_TASK REQUIREMENTS_
Collect the lines of the entries where "mountain" shows up.
DATA RECORDS Start Marker
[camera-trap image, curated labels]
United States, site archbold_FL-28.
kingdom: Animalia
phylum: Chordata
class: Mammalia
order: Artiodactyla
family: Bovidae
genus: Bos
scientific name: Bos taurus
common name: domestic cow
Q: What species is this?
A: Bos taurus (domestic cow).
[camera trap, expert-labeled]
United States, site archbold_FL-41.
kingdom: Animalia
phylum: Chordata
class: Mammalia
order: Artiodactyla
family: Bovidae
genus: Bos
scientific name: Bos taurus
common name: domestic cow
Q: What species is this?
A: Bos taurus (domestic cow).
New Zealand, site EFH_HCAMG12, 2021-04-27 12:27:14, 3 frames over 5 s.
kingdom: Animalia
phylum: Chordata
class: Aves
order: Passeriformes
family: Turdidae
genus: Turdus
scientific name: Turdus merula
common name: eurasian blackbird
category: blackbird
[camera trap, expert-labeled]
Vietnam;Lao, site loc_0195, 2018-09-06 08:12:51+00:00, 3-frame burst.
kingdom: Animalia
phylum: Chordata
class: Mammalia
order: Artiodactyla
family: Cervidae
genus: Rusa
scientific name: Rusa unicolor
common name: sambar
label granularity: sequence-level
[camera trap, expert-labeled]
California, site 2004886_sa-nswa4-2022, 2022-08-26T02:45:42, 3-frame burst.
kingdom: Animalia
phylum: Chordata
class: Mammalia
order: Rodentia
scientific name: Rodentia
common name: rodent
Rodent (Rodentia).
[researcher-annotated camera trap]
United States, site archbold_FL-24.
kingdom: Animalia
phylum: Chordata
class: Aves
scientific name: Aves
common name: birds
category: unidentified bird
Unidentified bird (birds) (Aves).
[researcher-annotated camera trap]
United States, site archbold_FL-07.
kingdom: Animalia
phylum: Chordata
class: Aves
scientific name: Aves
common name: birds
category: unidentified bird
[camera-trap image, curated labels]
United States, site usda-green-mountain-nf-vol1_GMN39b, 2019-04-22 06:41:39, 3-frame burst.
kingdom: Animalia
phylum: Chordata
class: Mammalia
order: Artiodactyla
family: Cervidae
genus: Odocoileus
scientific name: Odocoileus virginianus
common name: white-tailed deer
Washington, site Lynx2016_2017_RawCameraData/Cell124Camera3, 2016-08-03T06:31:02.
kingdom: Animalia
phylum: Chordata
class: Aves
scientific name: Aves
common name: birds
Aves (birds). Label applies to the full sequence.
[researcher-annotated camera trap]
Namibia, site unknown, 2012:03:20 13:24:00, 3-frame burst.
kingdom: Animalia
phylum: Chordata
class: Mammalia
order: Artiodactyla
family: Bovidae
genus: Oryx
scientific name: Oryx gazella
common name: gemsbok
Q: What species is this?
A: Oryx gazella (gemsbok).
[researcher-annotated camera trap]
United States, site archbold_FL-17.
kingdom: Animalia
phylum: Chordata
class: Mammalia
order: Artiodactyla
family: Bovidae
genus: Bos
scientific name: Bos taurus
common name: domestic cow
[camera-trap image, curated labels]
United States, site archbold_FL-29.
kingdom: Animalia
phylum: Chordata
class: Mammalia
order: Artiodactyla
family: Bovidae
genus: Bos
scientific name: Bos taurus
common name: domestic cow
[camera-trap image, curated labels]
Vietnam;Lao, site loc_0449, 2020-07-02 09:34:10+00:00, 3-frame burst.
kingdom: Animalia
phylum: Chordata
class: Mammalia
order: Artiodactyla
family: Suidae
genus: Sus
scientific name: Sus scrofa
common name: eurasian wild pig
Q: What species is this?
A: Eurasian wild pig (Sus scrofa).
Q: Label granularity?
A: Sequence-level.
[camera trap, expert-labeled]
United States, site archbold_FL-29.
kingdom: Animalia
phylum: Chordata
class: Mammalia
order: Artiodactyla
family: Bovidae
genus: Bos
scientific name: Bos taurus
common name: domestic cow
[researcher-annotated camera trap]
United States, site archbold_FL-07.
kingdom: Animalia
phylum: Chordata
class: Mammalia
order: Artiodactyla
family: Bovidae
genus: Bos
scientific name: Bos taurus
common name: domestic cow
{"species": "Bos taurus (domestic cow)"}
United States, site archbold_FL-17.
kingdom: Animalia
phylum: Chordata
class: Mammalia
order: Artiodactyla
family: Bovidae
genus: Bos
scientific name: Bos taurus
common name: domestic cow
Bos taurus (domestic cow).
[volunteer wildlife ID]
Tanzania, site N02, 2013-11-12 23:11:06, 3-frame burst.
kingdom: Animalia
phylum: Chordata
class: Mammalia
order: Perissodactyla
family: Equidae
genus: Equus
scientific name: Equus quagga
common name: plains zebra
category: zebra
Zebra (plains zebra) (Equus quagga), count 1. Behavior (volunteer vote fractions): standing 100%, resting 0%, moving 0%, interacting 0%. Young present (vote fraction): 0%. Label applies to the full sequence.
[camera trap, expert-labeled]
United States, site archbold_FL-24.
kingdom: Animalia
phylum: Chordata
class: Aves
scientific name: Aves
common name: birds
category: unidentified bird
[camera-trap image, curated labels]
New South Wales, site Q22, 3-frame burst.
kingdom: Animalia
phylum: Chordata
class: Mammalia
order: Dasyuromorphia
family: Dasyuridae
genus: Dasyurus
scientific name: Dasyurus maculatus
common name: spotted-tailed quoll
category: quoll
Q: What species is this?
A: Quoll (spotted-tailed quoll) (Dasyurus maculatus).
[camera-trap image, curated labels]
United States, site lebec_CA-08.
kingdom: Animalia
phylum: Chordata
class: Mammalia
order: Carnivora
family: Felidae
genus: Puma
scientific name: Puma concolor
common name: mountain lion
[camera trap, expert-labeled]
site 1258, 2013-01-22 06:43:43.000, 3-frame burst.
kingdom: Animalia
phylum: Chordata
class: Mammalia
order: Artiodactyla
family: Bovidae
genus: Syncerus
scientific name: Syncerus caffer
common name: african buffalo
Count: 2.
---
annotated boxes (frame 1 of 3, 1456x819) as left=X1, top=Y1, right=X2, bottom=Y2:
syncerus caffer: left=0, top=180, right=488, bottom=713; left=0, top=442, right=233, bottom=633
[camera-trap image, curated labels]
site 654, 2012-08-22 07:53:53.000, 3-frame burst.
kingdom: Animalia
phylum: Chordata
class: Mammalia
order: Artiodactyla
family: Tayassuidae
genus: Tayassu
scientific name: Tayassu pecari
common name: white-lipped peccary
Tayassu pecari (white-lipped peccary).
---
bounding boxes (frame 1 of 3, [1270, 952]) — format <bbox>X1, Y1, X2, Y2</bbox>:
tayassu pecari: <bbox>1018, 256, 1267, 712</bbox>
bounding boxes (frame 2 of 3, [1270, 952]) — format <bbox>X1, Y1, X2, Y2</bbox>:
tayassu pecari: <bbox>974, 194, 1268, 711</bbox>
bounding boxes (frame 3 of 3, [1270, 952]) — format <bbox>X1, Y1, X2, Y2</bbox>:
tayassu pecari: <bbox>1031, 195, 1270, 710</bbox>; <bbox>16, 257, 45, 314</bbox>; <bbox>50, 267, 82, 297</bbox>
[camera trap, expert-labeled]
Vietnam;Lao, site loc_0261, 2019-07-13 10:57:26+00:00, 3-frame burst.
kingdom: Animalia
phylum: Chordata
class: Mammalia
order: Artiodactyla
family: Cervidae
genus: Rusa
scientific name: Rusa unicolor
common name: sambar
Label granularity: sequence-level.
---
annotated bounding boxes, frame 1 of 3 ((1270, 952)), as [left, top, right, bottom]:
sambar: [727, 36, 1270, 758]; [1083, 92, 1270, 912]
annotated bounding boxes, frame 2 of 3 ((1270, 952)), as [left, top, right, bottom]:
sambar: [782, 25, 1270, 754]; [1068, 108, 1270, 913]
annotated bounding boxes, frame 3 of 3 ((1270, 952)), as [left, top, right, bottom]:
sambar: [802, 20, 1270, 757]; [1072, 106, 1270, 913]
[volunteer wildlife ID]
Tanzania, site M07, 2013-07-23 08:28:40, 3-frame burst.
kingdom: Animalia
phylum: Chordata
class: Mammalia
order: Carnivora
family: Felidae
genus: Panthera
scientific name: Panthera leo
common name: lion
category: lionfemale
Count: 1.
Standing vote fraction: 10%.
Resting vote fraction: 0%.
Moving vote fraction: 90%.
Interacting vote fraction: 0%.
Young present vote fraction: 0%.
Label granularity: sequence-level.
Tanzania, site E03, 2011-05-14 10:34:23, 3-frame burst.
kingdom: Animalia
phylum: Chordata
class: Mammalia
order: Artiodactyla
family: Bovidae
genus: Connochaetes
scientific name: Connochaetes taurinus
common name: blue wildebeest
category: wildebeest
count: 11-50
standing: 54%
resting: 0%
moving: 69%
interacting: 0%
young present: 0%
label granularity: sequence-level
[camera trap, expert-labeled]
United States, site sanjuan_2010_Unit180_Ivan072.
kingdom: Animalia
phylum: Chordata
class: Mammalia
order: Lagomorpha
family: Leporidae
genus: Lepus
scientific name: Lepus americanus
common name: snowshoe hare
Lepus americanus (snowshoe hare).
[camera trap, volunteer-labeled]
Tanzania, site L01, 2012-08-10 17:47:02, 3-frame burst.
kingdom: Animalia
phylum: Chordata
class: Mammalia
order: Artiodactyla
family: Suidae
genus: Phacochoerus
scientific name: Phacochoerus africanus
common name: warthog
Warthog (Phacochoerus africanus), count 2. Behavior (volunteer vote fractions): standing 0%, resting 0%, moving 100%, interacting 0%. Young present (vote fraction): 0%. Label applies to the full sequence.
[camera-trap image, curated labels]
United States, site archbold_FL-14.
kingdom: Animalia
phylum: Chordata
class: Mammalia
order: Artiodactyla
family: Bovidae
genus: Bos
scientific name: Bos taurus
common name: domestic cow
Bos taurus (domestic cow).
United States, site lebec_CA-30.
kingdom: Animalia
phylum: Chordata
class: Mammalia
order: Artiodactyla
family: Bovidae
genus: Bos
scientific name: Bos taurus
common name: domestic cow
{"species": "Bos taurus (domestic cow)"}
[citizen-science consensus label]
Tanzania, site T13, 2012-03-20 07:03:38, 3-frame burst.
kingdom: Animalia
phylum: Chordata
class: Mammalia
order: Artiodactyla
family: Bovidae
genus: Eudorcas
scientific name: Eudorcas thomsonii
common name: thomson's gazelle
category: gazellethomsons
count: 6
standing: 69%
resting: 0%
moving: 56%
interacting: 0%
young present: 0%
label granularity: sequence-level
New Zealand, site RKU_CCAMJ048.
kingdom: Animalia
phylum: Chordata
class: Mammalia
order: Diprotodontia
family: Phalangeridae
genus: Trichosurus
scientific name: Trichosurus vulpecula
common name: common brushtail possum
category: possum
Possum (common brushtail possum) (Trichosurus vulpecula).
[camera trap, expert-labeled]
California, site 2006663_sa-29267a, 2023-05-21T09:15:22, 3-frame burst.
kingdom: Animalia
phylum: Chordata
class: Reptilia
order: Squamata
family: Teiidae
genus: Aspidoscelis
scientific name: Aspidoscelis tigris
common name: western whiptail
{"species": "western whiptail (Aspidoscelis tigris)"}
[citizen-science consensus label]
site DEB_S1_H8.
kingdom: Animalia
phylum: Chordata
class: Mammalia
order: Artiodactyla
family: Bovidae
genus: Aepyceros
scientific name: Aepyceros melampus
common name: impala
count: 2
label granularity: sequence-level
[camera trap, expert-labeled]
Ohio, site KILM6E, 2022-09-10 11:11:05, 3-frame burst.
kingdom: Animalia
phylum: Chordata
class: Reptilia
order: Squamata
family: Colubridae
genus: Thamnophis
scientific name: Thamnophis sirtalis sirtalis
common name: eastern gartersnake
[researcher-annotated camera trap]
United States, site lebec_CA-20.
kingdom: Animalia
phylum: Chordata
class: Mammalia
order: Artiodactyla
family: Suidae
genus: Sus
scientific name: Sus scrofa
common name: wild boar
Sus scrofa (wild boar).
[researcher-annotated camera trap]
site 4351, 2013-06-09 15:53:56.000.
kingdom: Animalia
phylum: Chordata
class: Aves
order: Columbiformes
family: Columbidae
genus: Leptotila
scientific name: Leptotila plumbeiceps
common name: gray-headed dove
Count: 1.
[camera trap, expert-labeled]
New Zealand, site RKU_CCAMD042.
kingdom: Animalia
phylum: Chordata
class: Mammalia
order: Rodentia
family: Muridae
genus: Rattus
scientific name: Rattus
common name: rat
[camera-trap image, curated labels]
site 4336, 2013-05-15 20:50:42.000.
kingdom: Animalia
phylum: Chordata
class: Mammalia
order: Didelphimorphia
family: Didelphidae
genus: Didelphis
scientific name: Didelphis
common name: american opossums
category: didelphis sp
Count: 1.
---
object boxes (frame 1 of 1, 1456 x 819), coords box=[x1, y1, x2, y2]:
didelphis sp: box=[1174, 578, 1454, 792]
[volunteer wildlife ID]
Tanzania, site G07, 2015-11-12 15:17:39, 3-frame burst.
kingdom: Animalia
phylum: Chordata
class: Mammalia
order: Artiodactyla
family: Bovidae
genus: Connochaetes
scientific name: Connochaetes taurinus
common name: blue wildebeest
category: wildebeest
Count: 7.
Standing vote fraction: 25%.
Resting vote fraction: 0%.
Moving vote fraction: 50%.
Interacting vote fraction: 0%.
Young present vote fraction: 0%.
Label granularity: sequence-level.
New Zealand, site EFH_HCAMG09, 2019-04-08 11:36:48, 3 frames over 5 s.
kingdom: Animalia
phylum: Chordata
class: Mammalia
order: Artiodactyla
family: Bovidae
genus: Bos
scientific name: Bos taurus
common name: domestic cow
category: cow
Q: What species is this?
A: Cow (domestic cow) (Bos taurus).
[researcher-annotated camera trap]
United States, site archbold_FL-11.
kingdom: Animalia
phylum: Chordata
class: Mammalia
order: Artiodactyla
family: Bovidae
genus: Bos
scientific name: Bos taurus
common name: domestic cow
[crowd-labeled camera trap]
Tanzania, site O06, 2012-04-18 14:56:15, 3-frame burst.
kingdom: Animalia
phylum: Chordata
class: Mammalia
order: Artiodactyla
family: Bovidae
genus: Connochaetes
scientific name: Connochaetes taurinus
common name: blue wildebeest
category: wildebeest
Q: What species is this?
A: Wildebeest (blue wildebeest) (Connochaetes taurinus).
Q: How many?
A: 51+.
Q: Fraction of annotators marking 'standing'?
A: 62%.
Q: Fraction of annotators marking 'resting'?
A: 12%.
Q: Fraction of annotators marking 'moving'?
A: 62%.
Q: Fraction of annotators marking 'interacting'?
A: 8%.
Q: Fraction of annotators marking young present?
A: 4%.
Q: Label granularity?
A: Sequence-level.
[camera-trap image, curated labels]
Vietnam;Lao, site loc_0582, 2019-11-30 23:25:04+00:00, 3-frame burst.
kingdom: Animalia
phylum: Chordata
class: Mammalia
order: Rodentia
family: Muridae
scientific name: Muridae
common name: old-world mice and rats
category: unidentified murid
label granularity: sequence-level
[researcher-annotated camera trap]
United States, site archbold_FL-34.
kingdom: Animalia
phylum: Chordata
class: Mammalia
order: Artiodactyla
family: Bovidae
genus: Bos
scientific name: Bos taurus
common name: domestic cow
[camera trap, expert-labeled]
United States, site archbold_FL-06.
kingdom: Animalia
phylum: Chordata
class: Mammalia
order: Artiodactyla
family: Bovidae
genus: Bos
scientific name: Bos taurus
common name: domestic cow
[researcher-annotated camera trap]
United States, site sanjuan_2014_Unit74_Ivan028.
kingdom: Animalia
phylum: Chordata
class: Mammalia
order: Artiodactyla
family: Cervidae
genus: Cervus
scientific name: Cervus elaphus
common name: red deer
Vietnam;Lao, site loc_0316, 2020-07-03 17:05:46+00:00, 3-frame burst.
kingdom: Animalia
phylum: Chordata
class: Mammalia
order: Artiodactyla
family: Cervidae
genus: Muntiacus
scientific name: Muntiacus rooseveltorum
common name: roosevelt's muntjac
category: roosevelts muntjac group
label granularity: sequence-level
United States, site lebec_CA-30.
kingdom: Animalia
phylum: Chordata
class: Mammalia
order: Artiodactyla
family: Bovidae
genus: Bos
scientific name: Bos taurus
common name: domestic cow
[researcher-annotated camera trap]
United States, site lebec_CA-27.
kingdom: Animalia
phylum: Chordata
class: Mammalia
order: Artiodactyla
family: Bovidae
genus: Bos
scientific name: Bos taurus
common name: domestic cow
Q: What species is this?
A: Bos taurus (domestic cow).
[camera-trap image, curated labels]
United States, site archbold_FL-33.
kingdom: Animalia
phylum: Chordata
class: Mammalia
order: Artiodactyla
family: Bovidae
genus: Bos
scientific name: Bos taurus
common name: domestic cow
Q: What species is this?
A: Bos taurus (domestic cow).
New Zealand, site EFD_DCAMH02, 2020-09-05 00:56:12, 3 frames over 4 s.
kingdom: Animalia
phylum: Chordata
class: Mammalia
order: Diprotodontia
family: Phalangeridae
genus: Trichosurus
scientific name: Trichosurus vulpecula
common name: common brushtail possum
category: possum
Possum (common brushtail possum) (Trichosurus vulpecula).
DATA RECORDS End Marker
_TASK RESPONSE_
United States, site usda-green-mountain-nf-vol1_GMN39b, 2019-04-22 06:41:39, 3-frame burst.
common name: mountain lion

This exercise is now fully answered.